Trecho da página:
/---
Princípio Antrópico Forte (PAF): O universo
deve, obrigatoriamente, ter as propriedades necessárias para permitir o
desenvolvimento da vida em algum estágio de sua história.
Há pelo menos outras duas formulações alternativas bem
conhecidas, mas estas duas que apresentei são as mais famosas e também mais
discutidas. Alguns críticos com tendências à ironia dizem que o PAS não passa
de dizer que “o universo é como é porque é!”. A ironia não é falsa, mas como
toda ironia, descarta aspectos interessantes com muita facilidade. Uma história
famosa vai ajudar a explicar o que quero dizer.
Por volta de 1950 a Mecânica Quântica e a Física Nuclear
estavam em alta e pela primeira vez começava-se a vislumbrar os mecanismos que
geram a energia das estrelas. Sabia-se que a responsável pela energia era a
fusão nuclear, mas ainda não se compreendia bem quais eram os mecanismos. Uma
reação nuclear chamada de triplo-alfa era invocada como parte da explicação.
\---
Registros extraídos:
/---
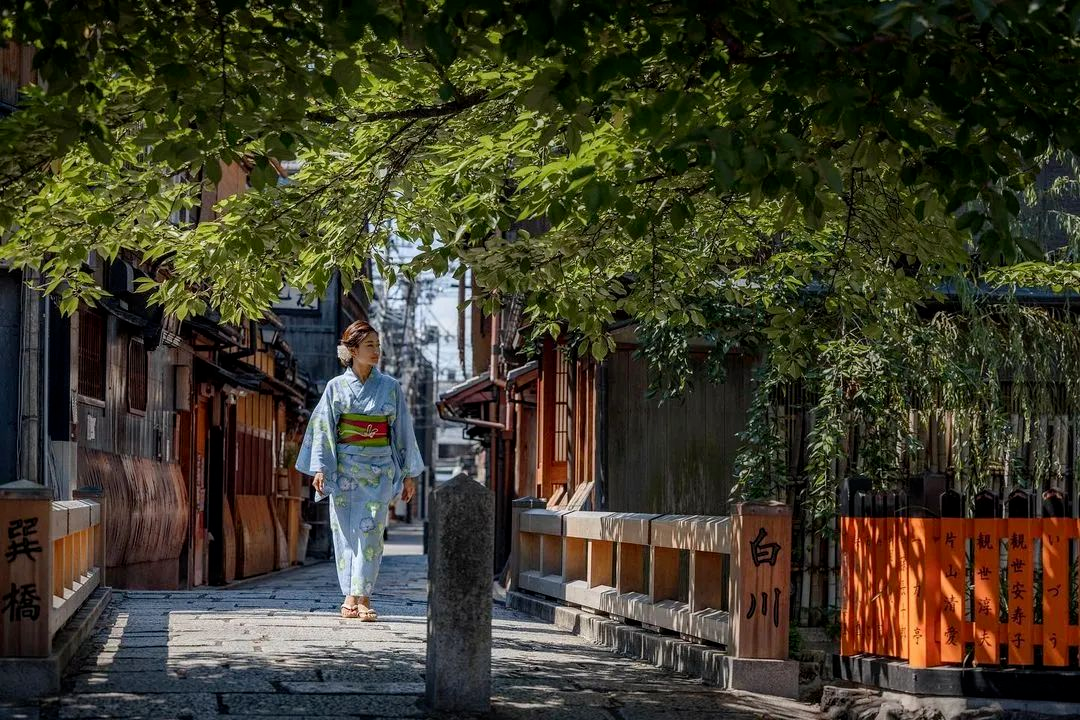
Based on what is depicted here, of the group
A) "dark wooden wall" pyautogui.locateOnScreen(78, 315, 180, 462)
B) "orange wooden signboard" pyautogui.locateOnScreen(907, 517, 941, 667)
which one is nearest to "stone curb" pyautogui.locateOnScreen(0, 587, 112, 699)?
"orange wooden signboard" pyautogui.locateOnScreen(907, 517, 941, 667)

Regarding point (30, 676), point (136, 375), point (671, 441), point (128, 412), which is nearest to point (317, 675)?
point (30, 676)

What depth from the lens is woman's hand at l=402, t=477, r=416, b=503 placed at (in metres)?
10.5

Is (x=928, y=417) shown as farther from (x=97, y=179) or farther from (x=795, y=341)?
(x=97, y=179)

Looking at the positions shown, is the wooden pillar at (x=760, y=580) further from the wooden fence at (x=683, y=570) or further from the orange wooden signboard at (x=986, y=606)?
the orange wooden signboard at (x=986, y=606)

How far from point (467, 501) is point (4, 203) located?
2851 mm

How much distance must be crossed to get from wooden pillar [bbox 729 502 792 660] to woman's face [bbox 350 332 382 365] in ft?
12.0

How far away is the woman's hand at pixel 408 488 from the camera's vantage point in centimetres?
1054

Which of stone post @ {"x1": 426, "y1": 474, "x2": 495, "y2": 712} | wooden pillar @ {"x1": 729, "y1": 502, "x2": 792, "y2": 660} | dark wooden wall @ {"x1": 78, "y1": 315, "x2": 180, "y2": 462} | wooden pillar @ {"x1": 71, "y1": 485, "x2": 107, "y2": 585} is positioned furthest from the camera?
dark wooden wall @ {"x1": 78, "y1": 315, "x2": 180, "y2": 462}

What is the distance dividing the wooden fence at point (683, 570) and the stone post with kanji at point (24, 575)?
399 cm

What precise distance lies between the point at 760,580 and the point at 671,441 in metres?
6.30

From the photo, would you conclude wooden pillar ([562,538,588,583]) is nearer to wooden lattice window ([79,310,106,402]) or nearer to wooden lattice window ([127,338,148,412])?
wooden lattice window ([79,310,106,402])

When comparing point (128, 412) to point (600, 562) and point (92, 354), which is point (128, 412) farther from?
point (600, 562)

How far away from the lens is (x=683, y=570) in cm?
1022

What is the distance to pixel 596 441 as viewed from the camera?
50.0 feet
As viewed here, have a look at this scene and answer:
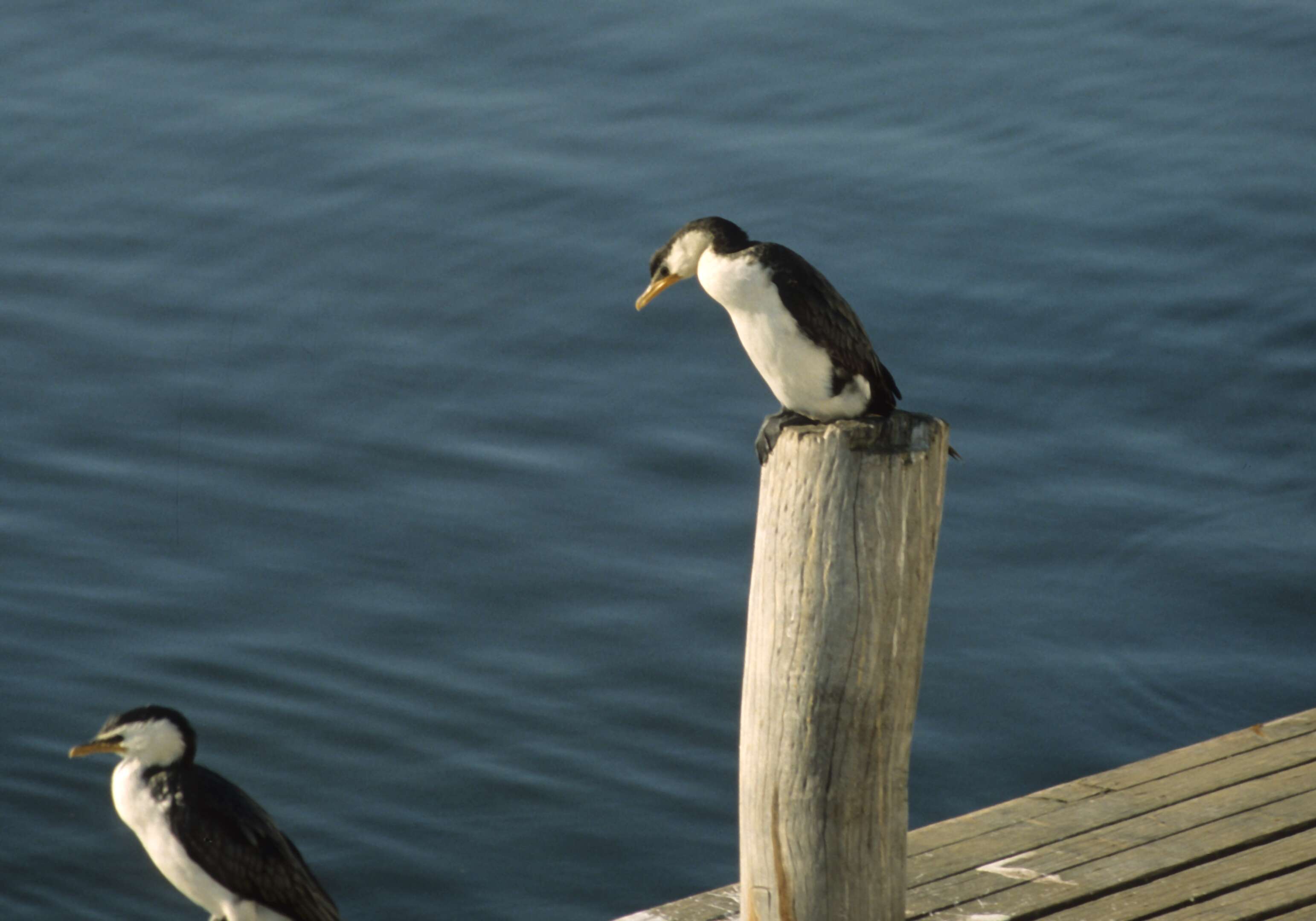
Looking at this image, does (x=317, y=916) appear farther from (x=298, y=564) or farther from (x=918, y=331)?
(x=918, y=331)

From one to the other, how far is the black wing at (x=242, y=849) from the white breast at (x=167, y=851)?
0.12 ft

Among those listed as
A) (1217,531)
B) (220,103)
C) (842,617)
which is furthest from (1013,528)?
(220,103)

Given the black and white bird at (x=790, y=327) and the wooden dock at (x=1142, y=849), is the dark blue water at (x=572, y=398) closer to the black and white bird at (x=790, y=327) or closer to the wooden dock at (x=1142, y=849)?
the wooden dock at (x=1142, y=849)

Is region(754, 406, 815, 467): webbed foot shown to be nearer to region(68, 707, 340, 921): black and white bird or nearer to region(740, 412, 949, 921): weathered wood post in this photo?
region(740, 412, 949, 921): weathered wood post

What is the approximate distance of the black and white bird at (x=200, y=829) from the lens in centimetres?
563

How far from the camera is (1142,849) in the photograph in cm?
586

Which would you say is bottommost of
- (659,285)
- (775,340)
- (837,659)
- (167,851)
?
(167,851)

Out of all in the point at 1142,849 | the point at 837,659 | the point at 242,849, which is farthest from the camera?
the point at 1142,849

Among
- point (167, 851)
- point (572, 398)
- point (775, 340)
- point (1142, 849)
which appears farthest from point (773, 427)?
point (572, 398)

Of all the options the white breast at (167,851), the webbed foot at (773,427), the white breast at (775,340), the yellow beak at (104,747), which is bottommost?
the white breast at (167,851)

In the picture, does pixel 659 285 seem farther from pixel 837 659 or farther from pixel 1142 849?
pixel 1142 849

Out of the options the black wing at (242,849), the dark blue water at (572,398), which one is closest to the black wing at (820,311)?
the black wing at (242,849)

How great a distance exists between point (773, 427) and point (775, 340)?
255mm

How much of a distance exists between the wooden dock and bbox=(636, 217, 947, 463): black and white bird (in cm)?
147
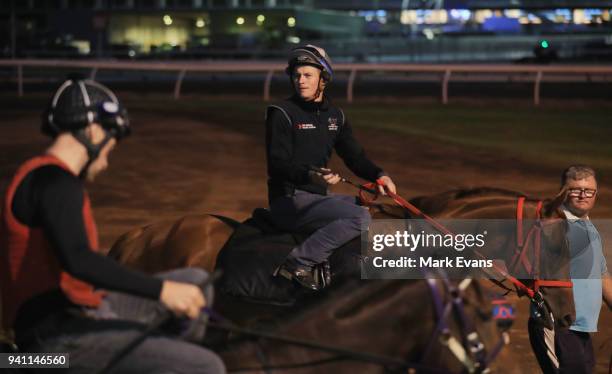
\---
Tarefa proposta 1:
No trecho sobre o Princípio Antrópico, traduza para o inglês esta frase: “A ironia não é falsa, mas como toda ironia, descarta aspectos interessantes com muita facilidade.”
Tarefa proposta 2:
Continue o trecho sobre o Princípio Antrópico a partir da última frase apresentada.
Os registros não têm nenhum papel no que se pede aqui.

Resposta 1:
The irony is not false, but like all irony, it dismisses interesting aspects far too easily.

Resposta 2:
Nela, três núcleos de Hélio (partículas alfa) colidem e formam um núcleo de
Carbono. O problema é que esta reação teria baixa probabilidade e portanto não
poderia formar todo o Carbono observado no Universo. Fred Hoyle, um dos maiores
Astrofísicos que já houve (aliás, foi quem cunhou o termo “Big Bang”),
raciocinou por meio do Princípio Antrópico: se há Carbono do universo, então
esta reação deve ser favorecida de algum modo. Ele previu que este
favorecimento se dava por meio de uma ressonância do Carbono e estimou a
energia. Acertou na mosca!
Ou seja, o PAS pode ser um tanto óbvio por dizer que já que
vemos vida no universo, as leis físicas devem permitir que haja a vida, porém,
é possível fazer previsões a partir desta simples constatação. Afirmações
simples podem encerrar verdades muito profundas! Basta ler o Evangelho para se
convencer disto. Na verdade, as críticas ao PAS não passam de ironias porque no
fundo ele é uma simples constatação. Embora, para seus defensores, seja uma
constatação muito importante.
A grande discussão acontece em torno do Princípio Antrópico
Forte (PAF). À primeira vista ele nem parece ser uma afirmação forte e ao que
tudo indica, se encaixa muito bem na visão cristã do universo. Porém, ele
comete dois erros graves: inverte a lógica causa-efeito e é um tipo disfarçado
de Design Inteligente. Por estes dois erros, eu penso que o PAF não pode ser
aceito, tanto por uma perspectiva científica quanto teológica, pois o Design
Inteligente não passa de uma espécie de teoria de Deus das Lacunas que subjuga
nosso Deus a um mero reparador de uma Criação barata e mal feita. O que,
evidentemente, Ele não é!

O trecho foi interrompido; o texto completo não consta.